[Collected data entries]
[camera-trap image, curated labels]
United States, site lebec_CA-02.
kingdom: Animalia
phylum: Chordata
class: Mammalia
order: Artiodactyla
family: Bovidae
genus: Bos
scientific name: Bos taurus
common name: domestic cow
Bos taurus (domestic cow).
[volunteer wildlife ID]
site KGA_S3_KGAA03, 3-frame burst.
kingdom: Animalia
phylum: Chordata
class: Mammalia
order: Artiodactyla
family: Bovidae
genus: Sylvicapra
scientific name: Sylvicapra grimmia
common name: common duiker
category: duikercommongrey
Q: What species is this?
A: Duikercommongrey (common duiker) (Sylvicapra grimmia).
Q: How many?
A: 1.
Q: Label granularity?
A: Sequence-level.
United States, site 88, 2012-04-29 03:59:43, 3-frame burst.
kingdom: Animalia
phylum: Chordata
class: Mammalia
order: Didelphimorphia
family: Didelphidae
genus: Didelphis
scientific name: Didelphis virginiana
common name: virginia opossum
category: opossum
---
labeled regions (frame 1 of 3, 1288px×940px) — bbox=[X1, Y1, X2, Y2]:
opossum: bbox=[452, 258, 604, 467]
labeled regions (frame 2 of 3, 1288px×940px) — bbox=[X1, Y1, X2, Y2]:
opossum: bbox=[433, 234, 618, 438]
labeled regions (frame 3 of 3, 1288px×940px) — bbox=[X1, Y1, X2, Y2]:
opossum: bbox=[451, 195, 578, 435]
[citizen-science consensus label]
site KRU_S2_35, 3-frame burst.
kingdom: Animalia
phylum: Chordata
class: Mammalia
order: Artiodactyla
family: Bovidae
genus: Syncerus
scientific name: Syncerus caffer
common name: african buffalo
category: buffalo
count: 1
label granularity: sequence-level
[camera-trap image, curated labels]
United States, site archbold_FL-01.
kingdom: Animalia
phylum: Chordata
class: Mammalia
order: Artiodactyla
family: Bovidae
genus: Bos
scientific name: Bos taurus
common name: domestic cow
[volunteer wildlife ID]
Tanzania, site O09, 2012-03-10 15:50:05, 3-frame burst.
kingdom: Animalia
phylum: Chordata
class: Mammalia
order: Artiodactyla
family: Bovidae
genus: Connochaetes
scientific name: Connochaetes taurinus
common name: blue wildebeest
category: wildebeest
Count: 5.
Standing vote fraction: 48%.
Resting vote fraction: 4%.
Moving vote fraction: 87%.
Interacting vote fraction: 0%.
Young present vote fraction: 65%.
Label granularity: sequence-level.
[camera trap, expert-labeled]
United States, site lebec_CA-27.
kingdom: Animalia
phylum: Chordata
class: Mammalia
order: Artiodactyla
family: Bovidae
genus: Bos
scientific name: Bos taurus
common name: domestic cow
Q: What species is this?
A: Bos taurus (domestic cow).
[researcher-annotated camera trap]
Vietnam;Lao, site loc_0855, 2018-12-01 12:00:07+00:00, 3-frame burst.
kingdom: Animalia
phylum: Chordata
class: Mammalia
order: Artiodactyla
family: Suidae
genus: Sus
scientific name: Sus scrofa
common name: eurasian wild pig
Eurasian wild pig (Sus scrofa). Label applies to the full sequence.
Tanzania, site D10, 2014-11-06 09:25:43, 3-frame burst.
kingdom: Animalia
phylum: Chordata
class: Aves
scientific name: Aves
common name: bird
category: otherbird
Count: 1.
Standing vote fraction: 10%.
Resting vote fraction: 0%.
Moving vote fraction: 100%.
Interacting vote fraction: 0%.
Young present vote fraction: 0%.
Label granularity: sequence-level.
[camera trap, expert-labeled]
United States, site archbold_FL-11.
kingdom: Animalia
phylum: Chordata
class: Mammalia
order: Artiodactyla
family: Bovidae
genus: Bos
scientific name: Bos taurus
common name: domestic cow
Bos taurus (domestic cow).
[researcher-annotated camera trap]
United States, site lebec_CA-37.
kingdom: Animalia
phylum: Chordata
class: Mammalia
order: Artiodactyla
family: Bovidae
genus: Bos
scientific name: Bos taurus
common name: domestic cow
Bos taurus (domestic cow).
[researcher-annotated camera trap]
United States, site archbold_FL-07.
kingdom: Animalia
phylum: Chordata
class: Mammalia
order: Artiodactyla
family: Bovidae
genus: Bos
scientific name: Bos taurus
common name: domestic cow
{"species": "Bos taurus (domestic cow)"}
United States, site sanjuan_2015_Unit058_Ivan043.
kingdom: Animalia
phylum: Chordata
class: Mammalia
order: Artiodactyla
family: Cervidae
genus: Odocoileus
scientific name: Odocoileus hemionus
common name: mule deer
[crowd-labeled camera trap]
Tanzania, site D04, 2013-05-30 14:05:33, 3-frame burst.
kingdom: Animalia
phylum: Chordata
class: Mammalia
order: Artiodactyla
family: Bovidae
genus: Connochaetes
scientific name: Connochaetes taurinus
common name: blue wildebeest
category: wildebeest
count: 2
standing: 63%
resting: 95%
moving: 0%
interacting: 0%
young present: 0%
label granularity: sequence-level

## Required work
Lines from the start of the entries through the one containing "genus: Didelphis" are to be set down again exactly, both ends included.

## Response to this exercise
[camera-trap image, curated labels]
United States, site lebec_CA-02.
kingdom: Animalia
phylum: Chordata
class: Mammalia
order: Artiodactyla
family: Bovidae
genus: Bos
scientific name: Bos taurus
common name: domestic cow
Bos taurus (domestic cow).
[volunteer wildlife ID]
site KGA_S3_KGAA03, 3-frame burst.
kingdom: Animalia
phylum: Chordata
class: Mammalia
order: Artiodactyla
family: Bovidae
genus: Sylvicapra
scientific name: Sylvicapra grimmia
common name: common duiker
category: duikercommongrey
Q: What species is this?
A: Duikercommongrey (common duiker) (Sylvicapra grimmia).
Q: How many?
A: 1.
Q: Label granularity?
A: Sequence-level.
United States, site 88, 2012-04-29 03:59:43, 3-frame burst.
kingdom: Animalia
phylum: Chordata
class: Mammalia
order: Didelphimorphia
family: Didelphidae
genus: Didelphis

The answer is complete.